> _Entries taken from a collection_
*** Block opens ***
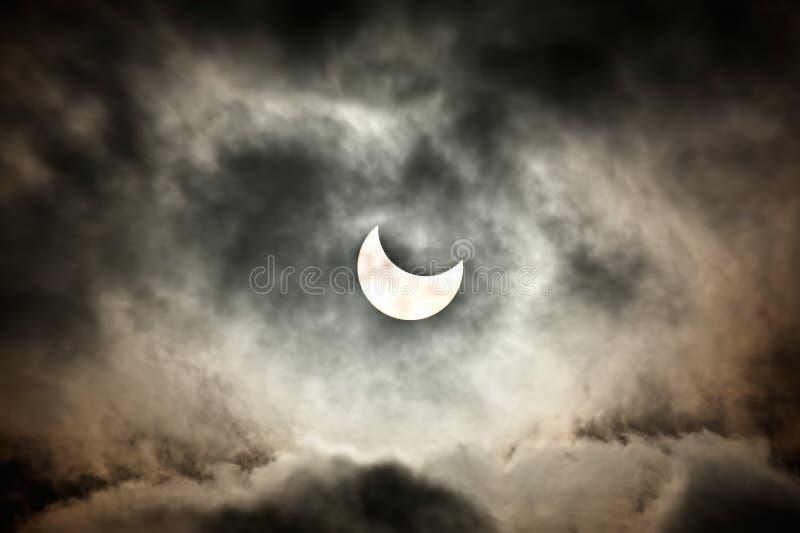 Eclipse solar parcial real fotos de stock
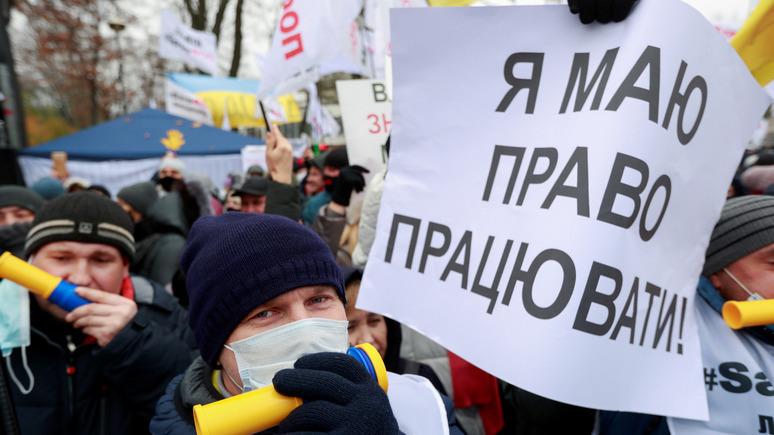 Вести: две трети украинцев хотят найти работу за границей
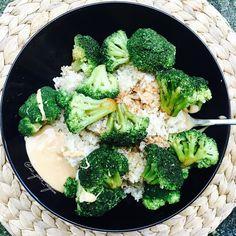 Post workout lunch has literally cooked itself  I put half quinoa/half rice in the rice cooker and broccoli in the steamer while I showered - when everything was ready I added one tbsp peanut butter and some low sodium soy sauce  easy and nutritious  ------------------------------------- Mein Post Workout Mittagessen hat sich quasi von selbst gekocht  einfach halb Reis/halb Quinoa in den Reiskocher und Brokkoli in den Dampfgarer gepackt während ich geduscht habe. Als ich dann fertig war…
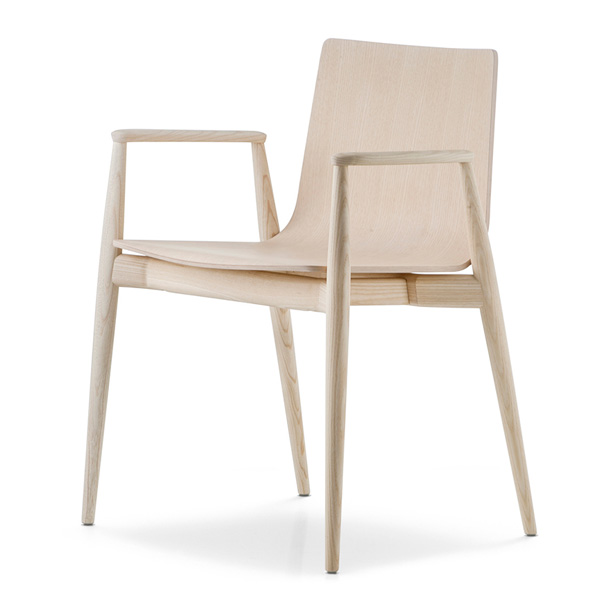 Malmo 395 chair from Pedrali, designed by CMP Design
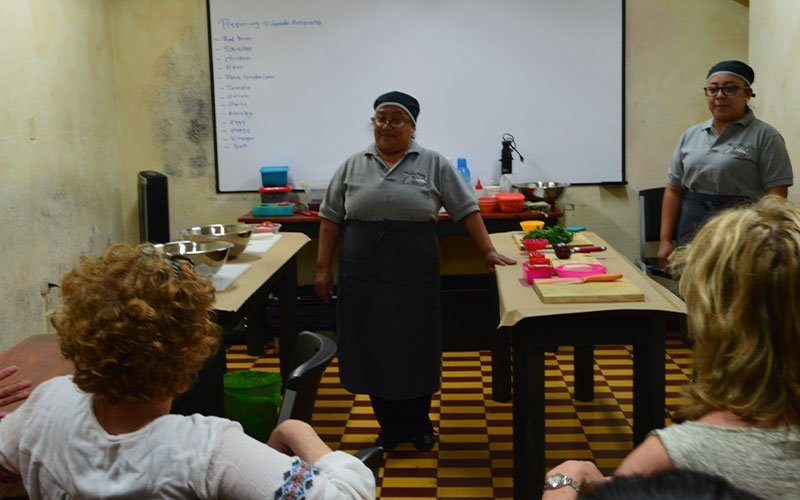 Cooking-Classes-while-taking-university-courses-in-Guatemala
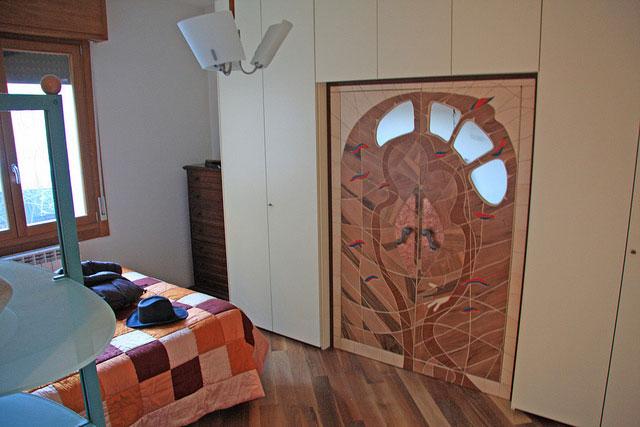 Armadio su misura a due ante armadio artistico legno e for Ante a serrandina su misura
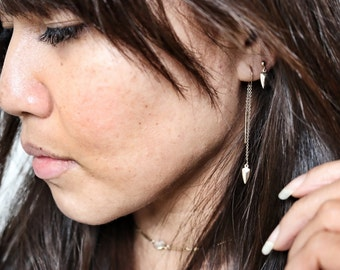 Dainty Arrowhead Threader Earrings | Gold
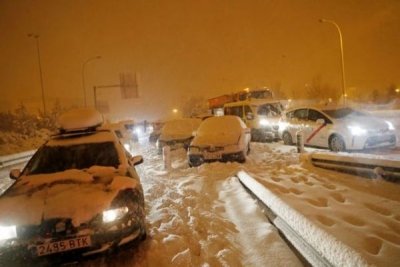 Ισπανία: Στρατιώτες βοηθούν στον απεγκλωβισμό οδηγών και αυτοκινήτων από την χιονοθύελλα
*** Block closes ***
> _WHAT YOU NEED TO DO_
Omit the pictures. Print, word for word, the lines from the beginning of the entries above through the line that holds "Вести: две трети".

> _RESPONSE AREA_
 Eclipse solar parcial real fotos de stock
 Вести: две трети украинцев хотят найти работу за границей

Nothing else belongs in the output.